Hung, Vu Viet (Lam Son Joint Operating Company) | Gia, Phan Phuoc (Lam Son Joint Operating Company) | Van, Nam Nguyen (Lam Son Joint Operating Company) | Hardikar, Nikhil (Baker Hughes) | Pragt, Jos (Baker Hughes) | Kumar, Raveen (Baker Hughes)
The formation evaluation of marginal fields often presents challenges when balancing the value of newly acquired information with the cost of acquiring this information. This case study presents the application of fluid analysis and sampling-while-drilling in two horizontal wells of the marginal Thang Long field in Vietnam. The technology provided critical information about fluid dynamics within the reservoirs enabling timely finalization of completion intervals and avoiding costly future interventions.

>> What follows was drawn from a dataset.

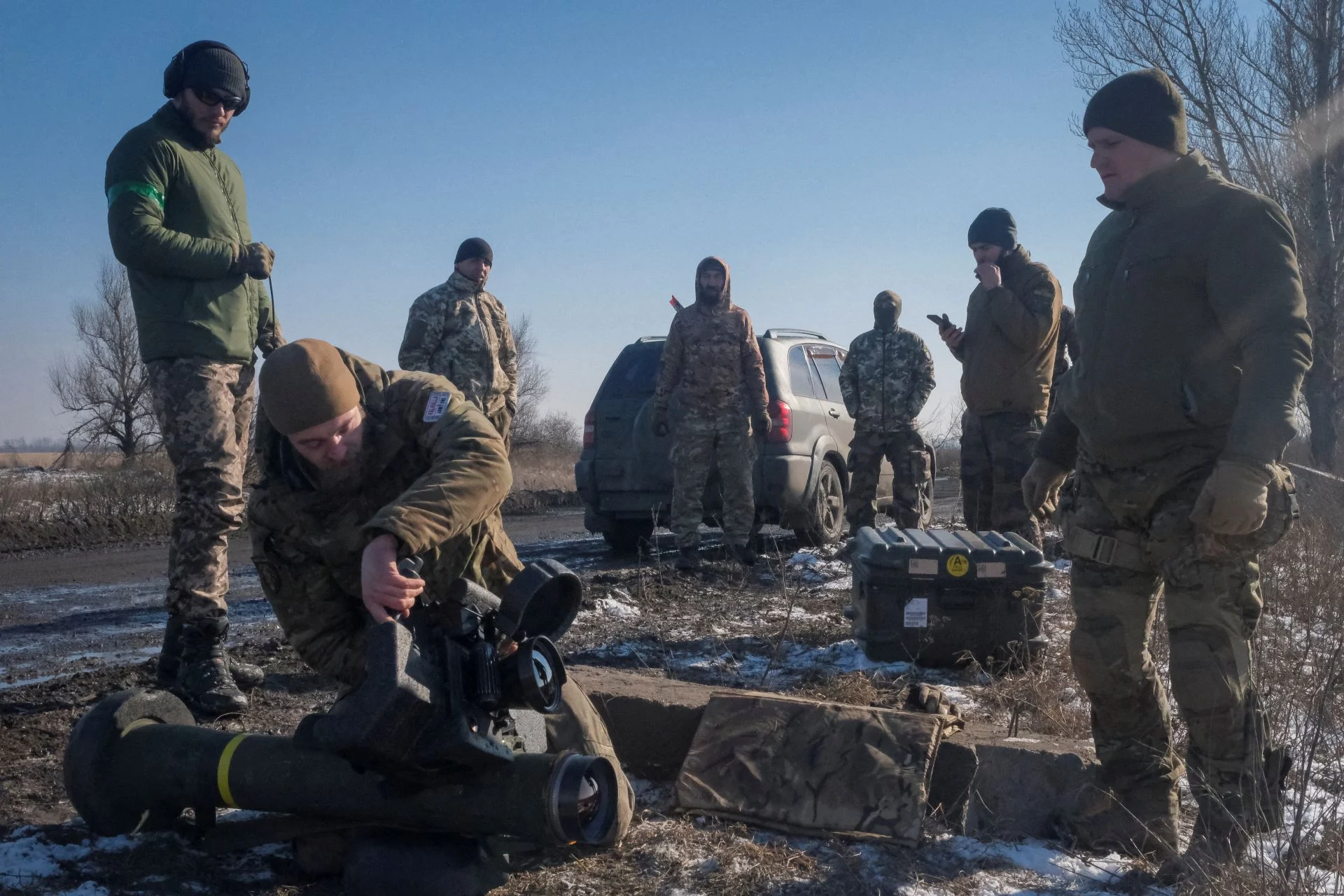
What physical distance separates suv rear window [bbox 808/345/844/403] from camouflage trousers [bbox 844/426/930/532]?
1.13 metres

The Thang Long field has three main reservoirs in Miocene, lower Oligocene sediments and fractured granitic basement. When formulating the development strategy, horizontal wells (in excess of 1,000 meters horizontal section) were planned with single completion strings. An appraisal plan was also formulated for low-confidence reservoirs. Completion, intervention and workover strategies were thus the dominant challenges for the techno-economics of the project. The first challenge was to finalize the lower Miocene completion targets within the development sub-area with laminated shaly sand (0.5- to 2.0 meters), low resistivities (2.0- to 4.0 ohm-m) outside the vertical resolution of conventional logs; similar to the shale beds and very close to the resistivity of formation water. The total depth of the production wells was designed to be above the oil/water contact to avoid water encroachment, however there were early signs of rise in the water level. The oil/water contact had moved differently than expected during the exploration phase. The second challenge was deciding upon the completion strategy in the exploration sub-area, which included a new appraisal target in lower Oliogocene sands apart from being producers. The environment was influenced by both stratigraphic and structural traps. The compartmentalized sand layers had questionable oil/water contact and estimating representative formation pressure gradients and reservoir fluid sampling was a critical task.

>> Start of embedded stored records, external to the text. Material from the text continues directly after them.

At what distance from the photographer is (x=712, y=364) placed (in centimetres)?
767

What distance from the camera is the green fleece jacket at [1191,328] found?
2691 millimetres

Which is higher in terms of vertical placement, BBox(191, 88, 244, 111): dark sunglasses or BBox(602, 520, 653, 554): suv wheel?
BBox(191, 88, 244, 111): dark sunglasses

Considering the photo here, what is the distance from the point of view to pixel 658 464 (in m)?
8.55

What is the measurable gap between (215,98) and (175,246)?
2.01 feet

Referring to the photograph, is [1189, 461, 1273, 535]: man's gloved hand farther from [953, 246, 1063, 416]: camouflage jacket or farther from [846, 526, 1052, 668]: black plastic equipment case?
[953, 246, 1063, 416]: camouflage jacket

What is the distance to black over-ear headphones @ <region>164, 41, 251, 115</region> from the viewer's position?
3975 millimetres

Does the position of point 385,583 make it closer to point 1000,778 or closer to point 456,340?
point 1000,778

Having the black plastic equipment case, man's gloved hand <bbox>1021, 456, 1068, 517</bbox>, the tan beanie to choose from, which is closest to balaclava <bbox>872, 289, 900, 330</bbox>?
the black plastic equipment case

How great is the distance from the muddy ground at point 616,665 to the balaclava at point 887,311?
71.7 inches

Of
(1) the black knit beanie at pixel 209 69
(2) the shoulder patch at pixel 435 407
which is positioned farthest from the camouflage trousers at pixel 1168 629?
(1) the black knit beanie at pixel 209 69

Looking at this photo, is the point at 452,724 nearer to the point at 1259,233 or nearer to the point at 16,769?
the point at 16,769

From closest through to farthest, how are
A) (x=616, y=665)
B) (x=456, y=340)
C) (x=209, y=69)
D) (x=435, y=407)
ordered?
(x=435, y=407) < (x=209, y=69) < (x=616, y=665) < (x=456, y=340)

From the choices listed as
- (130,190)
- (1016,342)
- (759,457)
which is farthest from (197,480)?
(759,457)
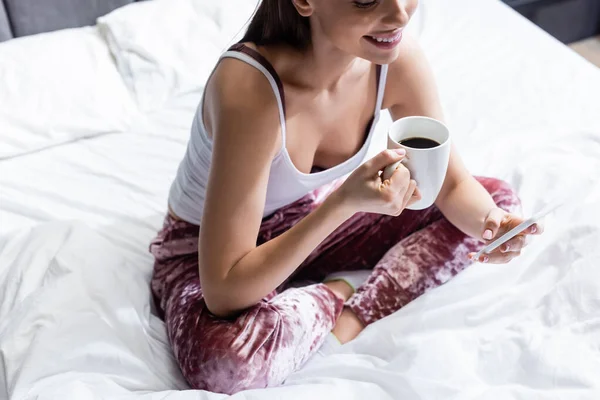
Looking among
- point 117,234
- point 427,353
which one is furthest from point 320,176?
point 117,234

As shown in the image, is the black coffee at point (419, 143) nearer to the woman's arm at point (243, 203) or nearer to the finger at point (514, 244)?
the woman's arm at point (243, 203)

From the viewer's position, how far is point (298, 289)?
1263 millimetres

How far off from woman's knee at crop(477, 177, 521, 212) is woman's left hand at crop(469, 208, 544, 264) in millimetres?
77

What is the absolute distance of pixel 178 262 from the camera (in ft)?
4.28

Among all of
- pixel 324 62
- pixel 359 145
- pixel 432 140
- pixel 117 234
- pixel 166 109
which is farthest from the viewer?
pixel 166 109

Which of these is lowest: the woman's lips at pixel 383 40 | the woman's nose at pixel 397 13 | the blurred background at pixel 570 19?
the blurred background at pixel 570 19

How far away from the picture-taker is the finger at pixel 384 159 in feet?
3.17

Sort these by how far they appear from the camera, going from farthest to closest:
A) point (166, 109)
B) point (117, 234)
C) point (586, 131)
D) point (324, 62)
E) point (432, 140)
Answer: point (166, 109) < point (586, 131) < point (117, 234) < point (324, 62) < point (432, 140)

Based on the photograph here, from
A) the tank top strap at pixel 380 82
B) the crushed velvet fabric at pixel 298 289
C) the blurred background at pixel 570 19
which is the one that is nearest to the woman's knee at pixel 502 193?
the crushed velvet fabric at pixel 298 289

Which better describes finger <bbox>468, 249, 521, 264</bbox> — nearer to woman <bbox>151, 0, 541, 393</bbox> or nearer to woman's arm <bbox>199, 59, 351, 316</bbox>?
woman <bbox>151, 0, 541, 393</bbox>

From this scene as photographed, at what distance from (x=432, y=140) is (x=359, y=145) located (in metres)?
0.26

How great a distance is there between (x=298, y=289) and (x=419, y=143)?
14.7 inches

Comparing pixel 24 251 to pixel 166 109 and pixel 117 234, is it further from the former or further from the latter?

Considering the above scenarios, it was decided to utilize FASTrak sampling-while-drilling technology in two horizontal wells, where deployment of wireline tools on pipe was also not feasible. The fluid characterization and testing jobs during the wiper trips were influenced by high over-balance, up to 1,321 psia (9,108 kPa), and high invasion was expected during the clean-up process. Good stability and repeatability was achieved during pressure testing, leading to high-confidence gradient calculations. The pump-outs were optimized for confident fluid identification and single-phase reservoir fluid sampling. In total, data was acquired with 87 pressure tests. Six pump-outs for reservoir fluid identification were performed from which three were converted to samples.
The application of new generation technology provided early investigation of the reservoirs, based on fluid analysis and sampling-while-drilling. Costly interventions were avoided and overall sample analysis costs were also lowered; each step being critical for favorable techno-economics of marginal fields.